Selected excerpt
● ● ● ●

In health care today, there's a great emphasis on amassing large databases of patient medical records, but for many patients the process of accessing their own records can be challenging—and it's completely "at odds with your federal rights," Harlan Krumholz, a cardiologist and professor at Yale School of Medicine, writes for NPR's "Shots."
Why are medical records so hard to get?
"If you try to get [your medical records], be prepared for confusing policies, ill-informed staff, wasted time and high costs," Krumholz writes. "Even then, you may not get the records you seek."
As an example, Krumholz relates his relative's experience trying to access her digital medical records. His relative has requested a copy via email, but "[t]he hospital had contracted with a third party, and evidently this company transacts only through snail mail," Krumholz writes. Two months later, his relative is still working to access her records.
According to Krumholz, research, including his own, shows that his relative's experience is "typical."
In a study published last year, Krumholz and his colleagues surveyed 83 top hospital in the United States to investigate medical records access. They found discrepancies between the medical record policies the hospitals described on patient authorization forms and what hospital employees told patients on the phone.
"On the forms, hospitals often did not provide an option to receive the entire medical record in digital format," Krumholz writes. But "[o]n calls, employees said they would release the whole record."

● ● ● ●

Extracted records
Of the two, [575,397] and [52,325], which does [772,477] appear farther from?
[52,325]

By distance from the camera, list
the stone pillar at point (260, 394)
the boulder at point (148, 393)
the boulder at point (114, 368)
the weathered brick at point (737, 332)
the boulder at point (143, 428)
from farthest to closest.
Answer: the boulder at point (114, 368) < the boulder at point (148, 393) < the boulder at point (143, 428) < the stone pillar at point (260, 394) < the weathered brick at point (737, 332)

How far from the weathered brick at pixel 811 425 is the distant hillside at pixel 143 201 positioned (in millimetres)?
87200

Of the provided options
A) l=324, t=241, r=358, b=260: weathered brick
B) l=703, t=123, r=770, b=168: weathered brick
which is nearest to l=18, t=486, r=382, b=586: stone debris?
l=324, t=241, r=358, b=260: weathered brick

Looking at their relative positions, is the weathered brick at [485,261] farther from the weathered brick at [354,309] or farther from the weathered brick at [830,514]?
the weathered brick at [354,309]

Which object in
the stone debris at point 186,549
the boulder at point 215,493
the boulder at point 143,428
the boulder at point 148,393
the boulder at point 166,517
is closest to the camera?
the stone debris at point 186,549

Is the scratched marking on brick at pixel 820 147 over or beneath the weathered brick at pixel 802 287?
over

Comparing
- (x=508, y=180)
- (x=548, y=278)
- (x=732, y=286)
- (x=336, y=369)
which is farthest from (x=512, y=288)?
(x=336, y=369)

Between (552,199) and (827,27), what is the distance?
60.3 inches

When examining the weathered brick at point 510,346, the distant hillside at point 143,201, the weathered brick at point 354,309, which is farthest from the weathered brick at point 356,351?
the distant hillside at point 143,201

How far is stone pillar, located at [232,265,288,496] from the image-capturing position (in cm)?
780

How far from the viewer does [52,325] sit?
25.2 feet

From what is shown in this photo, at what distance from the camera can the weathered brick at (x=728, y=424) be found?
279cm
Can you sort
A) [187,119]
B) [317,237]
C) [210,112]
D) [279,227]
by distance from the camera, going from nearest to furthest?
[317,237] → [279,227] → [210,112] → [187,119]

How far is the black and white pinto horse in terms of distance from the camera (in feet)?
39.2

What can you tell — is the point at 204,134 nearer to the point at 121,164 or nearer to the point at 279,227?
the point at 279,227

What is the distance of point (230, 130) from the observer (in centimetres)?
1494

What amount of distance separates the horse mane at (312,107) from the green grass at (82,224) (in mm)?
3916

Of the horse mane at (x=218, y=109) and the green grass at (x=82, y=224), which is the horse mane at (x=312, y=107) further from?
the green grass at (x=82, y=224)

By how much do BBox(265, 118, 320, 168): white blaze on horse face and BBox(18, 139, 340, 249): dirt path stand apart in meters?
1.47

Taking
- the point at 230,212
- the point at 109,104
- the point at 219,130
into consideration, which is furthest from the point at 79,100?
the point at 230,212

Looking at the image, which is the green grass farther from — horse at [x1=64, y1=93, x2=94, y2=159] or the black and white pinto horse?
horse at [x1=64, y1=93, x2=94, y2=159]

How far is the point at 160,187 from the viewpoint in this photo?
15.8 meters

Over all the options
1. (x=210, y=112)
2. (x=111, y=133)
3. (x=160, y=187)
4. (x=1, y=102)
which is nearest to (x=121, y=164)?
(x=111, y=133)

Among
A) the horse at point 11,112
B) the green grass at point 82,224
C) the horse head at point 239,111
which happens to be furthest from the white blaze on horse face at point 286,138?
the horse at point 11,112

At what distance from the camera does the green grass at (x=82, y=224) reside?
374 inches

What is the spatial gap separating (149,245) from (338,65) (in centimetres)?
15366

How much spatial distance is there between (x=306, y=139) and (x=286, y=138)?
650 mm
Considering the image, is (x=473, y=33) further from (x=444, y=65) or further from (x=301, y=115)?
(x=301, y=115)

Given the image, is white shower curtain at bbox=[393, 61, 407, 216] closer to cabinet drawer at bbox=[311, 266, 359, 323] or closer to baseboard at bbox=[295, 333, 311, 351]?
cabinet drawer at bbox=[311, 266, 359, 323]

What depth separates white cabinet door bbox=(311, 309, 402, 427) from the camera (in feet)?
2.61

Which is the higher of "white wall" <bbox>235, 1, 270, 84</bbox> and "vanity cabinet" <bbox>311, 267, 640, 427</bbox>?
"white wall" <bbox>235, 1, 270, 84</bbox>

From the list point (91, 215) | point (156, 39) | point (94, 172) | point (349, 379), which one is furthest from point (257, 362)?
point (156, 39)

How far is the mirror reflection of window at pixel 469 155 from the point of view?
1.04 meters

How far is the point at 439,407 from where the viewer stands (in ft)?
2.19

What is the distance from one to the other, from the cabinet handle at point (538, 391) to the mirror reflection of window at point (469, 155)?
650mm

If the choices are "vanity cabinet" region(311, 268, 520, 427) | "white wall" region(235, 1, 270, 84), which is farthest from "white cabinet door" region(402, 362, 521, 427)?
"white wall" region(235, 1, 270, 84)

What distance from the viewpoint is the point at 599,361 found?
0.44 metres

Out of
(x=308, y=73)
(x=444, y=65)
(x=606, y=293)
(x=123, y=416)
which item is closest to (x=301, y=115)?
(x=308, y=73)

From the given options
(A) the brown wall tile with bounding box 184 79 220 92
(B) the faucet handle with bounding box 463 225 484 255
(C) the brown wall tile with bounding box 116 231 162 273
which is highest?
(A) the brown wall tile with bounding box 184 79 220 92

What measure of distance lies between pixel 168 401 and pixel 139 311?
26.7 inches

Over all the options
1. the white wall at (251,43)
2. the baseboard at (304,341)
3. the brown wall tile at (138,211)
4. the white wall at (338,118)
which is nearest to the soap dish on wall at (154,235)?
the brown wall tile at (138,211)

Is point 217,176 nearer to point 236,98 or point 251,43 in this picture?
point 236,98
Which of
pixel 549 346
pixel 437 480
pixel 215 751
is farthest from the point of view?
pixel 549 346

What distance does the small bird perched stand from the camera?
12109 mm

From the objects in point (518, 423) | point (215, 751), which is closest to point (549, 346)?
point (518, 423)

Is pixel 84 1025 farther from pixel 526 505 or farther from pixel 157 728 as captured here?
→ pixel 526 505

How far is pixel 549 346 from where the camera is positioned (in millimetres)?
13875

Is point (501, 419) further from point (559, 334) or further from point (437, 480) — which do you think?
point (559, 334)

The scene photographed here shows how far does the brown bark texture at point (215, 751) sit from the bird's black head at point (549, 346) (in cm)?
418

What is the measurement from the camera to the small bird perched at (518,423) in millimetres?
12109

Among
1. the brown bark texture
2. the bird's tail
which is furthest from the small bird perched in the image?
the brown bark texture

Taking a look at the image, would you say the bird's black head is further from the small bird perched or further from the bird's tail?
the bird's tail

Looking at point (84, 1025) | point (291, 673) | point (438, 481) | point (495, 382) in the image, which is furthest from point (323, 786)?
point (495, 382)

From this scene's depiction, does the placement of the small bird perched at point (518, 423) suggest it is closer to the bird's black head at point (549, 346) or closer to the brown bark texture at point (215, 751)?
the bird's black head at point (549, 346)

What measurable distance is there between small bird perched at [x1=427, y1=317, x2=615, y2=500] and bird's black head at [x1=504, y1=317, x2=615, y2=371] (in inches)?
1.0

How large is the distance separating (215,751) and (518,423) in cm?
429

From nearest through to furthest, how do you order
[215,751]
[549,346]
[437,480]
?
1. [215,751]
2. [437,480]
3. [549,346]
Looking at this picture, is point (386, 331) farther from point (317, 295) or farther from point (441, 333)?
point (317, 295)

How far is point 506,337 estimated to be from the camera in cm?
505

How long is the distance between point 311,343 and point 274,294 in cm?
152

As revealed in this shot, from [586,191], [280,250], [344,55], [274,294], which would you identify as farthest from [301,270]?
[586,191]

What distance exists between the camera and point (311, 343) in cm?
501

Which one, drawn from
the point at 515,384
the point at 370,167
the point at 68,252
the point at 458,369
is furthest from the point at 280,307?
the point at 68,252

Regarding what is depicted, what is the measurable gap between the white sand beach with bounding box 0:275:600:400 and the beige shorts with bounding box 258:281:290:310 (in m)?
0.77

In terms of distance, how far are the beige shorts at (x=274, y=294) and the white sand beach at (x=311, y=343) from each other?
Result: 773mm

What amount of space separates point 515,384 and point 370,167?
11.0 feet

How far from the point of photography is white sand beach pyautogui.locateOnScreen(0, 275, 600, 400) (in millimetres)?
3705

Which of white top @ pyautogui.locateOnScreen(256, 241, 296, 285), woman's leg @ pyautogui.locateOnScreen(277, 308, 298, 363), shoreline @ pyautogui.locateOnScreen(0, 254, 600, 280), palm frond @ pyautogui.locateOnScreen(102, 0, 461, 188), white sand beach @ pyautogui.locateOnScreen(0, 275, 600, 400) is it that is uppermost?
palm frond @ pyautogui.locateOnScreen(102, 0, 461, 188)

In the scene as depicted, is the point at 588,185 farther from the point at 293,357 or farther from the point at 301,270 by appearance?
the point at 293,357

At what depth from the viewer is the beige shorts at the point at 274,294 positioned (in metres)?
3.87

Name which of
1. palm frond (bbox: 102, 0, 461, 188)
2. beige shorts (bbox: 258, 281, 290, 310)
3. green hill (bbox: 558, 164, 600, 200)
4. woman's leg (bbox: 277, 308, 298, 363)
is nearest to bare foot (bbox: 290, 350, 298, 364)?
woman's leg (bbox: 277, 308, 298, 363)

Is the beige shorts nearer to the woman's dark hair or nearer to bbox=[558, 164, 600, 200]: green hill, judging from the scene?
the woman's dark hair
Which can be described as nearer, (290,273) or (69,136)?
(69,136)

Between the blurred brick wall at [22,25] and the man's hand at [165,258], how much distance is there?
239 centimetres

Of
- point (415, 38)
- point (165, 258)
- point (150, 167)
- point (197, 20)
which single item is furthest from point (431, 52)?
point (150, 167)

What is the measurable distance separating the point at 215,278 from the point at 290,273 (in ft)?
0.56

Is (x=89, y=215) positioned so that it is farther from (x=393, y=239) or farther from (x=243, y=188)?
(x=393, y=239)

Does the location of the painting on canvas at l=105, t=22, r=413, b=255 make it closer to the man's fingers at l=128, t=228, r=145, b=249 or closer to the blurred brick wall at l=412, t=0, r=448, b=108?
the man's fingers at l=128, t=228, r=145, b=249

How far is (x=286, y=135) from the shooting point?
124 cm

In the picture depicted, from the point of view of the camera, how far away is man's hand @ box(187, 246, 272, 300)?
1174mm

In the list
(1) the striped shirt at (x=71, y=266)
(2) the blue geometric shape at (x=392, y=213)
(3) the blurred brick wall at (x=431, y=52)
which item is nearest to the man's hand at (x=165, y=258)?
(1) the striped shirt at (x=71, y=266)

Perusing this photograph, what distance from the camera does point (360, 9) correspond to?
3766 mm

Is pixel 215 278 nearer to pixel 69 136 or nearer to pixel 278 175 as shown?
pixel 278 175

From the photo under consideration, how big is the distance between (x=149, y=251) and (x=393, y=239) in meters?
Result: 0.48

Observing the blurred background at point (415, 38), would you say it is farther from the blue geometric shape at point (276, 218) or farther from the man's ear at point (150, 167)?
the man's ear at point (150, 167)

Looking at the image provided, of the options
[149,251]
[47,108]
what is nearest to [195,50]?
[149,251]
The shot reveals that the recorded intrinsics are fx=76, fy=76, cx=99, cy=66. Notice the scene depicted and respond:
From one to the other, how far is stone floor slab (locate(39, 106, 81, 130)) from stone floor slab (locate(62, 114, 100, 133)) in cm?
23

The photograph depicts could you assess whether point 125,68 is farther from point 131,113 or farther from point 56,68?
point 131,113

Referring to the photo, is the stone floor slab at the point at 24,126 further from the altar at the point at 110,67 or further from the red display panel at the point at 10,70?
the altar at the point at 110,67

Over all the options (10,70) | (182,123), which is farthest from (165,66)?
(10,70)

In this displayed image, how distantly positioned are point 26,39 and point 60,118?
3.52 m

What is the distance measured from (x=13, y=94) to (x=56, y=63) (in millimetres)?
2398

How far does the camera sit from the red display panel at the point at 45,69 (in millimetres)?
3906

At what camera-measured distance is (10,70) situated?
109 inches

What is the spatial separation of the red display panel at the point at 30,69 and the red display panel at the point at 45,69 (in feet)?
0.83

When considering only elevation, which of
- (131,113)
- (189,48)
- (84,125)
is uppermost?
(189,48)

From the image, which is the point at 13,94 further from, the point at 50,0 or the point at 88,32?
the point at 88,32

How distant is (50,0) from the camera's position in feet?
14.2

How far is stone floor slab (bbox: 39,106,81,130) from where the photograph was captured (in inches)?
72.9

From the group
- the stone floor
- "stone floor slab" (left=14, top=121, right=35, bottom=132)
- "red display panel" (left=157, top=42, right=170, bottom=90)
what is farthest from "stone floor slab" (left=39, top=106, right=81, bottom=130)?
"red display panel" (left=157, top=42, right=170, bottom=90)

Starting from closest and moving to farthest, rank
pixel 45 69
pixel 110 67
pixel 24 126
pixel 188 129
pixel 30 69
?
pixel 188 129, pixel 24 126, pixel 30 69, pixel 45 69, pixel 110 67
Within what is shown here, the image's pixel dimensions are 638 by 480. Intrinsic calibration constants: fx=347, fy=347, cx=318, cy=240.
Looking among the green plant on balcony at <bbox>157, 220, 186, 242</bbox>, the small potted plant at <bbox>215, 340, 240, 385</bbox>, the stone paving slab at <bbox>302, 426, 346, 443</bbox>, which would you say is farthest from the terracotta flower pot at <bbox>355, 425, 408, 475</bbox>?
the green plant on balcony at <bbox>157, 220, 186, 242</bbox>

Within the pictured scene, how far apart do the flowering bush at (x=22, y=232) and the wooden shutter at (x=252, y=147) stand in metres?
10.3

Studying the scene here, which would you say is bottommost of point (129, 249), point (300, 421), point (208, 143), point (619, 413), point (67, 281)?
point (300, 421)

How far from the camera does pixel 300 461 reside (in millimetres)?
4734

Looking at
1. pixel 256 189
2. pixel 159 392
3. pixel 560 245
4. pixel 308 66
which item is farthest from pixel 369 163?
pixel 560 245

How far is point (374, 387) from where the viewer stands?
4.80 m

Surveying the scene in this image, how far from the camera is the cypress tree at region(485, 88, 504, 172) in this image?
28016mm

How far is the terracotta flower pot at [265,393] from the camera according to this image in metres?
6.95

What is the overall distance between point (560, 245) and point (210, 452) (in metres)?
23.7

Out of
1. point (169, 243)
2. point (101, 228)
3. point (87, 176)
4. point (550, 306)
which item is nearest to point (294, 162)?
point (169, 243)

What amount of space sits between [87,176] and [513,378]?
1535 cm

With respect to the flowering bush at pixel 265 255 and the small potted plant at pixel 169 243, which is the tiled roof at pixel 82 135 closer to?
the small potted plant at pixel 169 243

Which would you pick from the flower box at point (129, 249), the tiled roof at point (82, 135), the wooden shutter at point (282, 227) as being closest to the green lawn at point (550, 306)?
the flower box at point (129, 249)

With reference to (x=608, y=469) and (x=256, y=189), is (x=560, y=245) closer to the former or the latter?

● ● ● ●

Goal of the exercise
Using the medical records text, explain why Krumholz's relative was still trying to get her records two months after she asked for a copy by email.

Exercise response
The hospital had contracted with a third party to handle the request, and that company apparently deals only through snail mail. So her email request did not get her the records, and two months later she was still working to obtain them.